See: Flawed Device Places F.D.A. Under Scrutiny By BARRY MEIER THE NEW YORK TIMES December 15, 2004, p. A-1
The public is witnessing the unmasking of a fatally flawed system in which high ranking NIH officials have disregarded their (and the agency’s) professional and civic responsibility to the public, to practicing physicians, to the scientific community, and to taxpayers. The circle of trust has been broken – the system needs a complete overhaul. Industry’s influence must be eliminated from the evaluation / oversight process.
In the case of the AIDS Division of NIH, the cover-up of safety issues in the Uganda trial extended to deceiving the White House. Even the President of the US cannot rely on the integrity of scientific information from the nation’s premier medical research institution.
Contact: Vera Hassner Sharav
AIDS Research Chief Rewrote Safety Report
By JOHN SOLOMON
WASHINGTON – The government’s chief AIDS researcher removed some negative safety conclusions from a subordinate’s report on a U.S.-funded drug experiment, then ordered the research to resume over objections from his staff, memos show.
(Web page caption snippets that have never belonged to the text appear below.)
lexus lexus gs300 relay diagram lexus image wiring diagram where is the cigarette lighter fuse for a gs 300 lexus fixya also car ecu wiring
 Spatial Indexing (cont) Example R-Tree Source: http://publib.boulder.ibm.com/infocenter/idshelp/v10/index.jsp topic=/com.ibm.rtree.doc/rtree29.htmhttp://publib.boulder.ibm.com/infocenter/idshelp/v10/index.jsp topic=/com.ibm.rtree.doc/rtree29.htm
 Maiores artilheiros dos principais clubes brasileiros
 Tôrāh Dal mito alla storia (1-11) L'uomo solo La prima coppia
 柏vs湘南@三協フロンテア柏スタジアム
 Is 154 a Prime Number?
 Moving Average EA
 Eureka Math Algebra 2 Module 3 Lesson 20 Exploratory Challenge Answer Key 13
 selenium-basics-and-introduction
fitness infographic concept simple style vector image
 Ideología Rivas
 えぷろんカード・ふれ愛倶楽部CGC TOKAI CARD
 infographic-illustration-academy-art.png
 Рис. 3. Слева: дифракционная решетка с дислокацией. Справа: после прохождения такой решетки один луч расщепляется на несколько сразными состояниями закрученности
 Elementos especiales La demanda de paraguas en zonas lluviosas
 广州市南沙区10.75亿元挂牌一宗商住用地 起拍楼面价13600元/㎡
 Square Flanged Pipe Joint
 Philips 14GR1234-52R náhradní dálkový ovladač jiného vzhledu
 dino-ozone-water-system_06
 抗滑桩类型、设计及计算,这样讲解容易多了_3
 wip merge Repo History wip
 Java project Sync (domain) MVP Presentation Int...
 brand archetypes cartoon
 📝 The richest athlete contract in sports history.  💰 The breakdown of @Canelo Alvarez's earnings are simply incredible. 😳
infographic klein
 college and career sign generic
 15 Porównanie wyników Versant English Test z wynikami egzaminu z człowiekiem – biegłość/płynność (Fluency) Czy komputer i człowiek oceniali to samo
As justification, Dr. Edmund Tramont, chief of the National Institutes of Health’s AIDS Division, cited his four decades of medical experience and argued that Africans with an AIDS crisis deserved some leniency in meeting U.S. safety standards, according to interviews and documents obtained by The Associated Press.
Tramont’s staff, including his top deputy, had urged more scrutiny of the Uganda research site to ensure it overcame record-keeping problems, violations of federal patient safety safeguards and other issues. These problems had forced a 15-month halt to the research into using a single dose of nevirapine to prevent African babies from getting AIDS from their mothers.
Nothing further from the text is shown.